バーラウス伯爵家が三男フィルナンド・バーラウス。
男性のわりに可愛らしい雰囲気に整った顔のこの人物は、いかにも貴族の子女たちに人気が高そうな感じがある。
まぁその――本性というか性格というか、とにかくそういった心の根っこの部分がとても冷たいのをアンナは知っているので、あまり好きでは無いのだけれども。
「……なんなのかなぁ、その牛乳瓶の底のような眼鏡は」
「眼鏡は眼鏡ですが」
「もっとお洒落なものもあるでしょ。今日は貴族が集まるパーティーだっていうのにさ。周りを見てみなよ」
言われて、アンナは周囲を見た。沢山の貴族たちが流行りのファッション等を取り入れた絢爛な衣装を着ている。
眼鏡をかけている者もいるが、アンナのような牛乳瓶の底のような分厚いレンズに、自分で作った木の縁の眼鏡などではない。様々な技巧を凝らしたような薄いレンズを使用して、縁は金で出来ていたり、べっこうなどの珍しい素材を使っているのだ。
「高そうな眼鏡とか服着てますねぇ」
「そう。
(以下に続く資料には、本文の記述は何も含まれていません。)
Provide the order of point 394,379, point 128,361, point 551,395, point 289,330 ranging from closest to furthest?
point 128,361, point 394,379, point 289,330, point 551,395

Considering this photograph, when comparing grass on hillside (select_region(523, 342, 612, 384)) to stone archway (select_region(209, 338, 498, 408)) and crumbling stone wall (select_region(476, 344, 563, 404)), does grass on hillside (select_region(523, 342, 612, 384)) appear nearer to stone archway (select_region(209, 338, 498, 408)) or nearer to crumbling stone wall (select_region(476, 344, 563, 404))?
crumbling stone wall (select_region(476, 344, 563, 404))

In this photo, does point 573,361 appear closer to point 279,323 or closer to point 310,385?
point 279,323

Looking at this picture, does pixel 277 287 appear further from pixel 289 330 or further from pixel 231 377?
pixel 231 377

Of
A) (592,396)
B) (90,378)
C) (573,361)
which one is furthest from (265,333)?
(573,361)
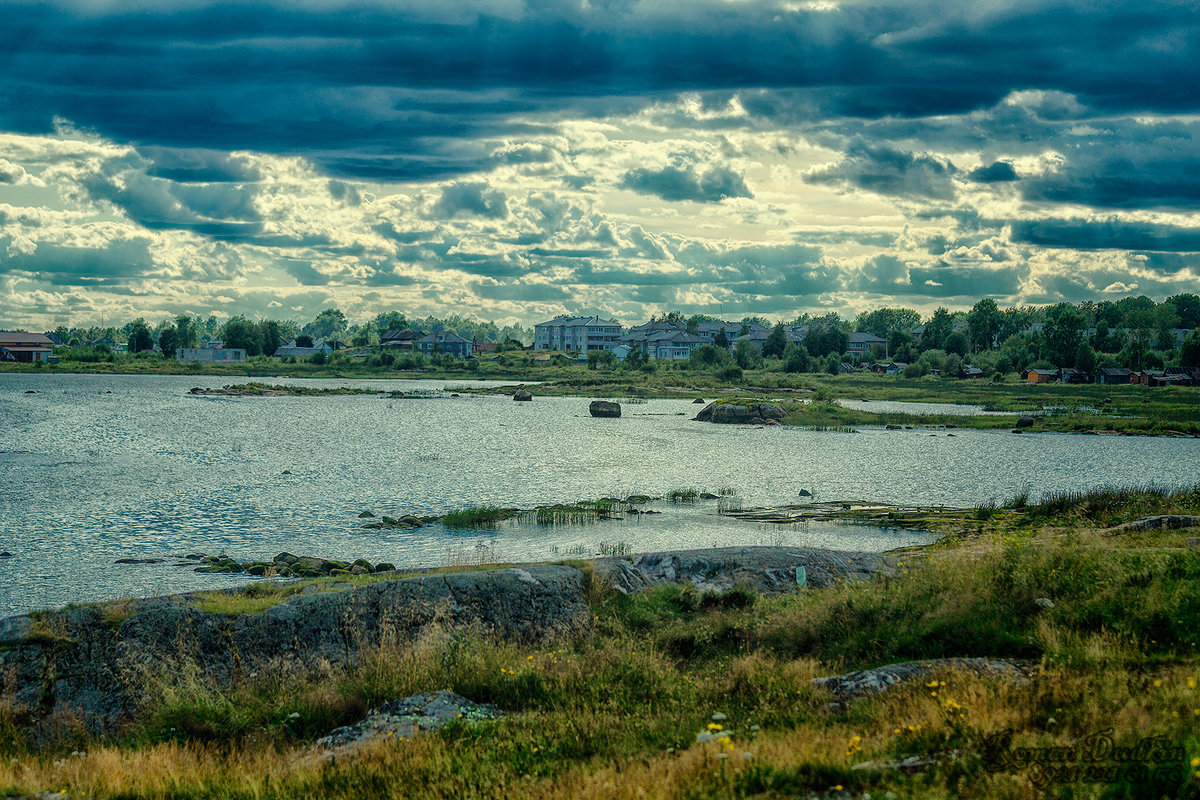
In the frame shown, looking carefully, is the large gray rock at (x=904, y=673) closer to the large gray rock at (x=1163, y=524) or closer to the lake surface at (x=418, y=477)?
the large gray rock at (x=1163, y=524)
そういう場なんだよね」
「でも私はお金がありませぬゆえ……」
「そうだね。君は貧乏さ。貴族とは名ばかりのハボット子爵家」
「そ、そんな風に言わなくてもよろしいではありませんか……」
「事実を言って何が悪い?」
フィルナンドはそう吐き捨てると、見下すようにして侮蔑の視線を向けて来た。アンナは下唇を噛んで俯く。
フィルナンドの指摘通りに、ハボット家は貧しい。領地は狭く税収も少ない。税収以外の資金源として鉄鉱山を一つ持ってはいるものの、採掘量が少なく維持管理費などを払うと何も残らなかった。
五年前の十二歳の時に両親を亡くしたアンナは爵位を継いだが、貧乏暇なしとばかりに、自らも鉱山に入ったり税収の計算をするほどである。
ただ、この境遇こそがフィルナンドとの婚約のキッカケでもある。
フィルナンドの父であるバーラウス伯爵が、両親を亡くし継いだ爵位の責任に日々奔走するアンナを哀れんでくれた。『同じ貴族が苦しむ姿は心が痛む』とフィルナンドとの婚約を提案してくれた。そうすれば楽になる、と。
しかし、そうして出逢ったフィルナンドは最初から冷たかった。だから、アンナは個人的な思いで言えばこの婚約が嫌なのだ。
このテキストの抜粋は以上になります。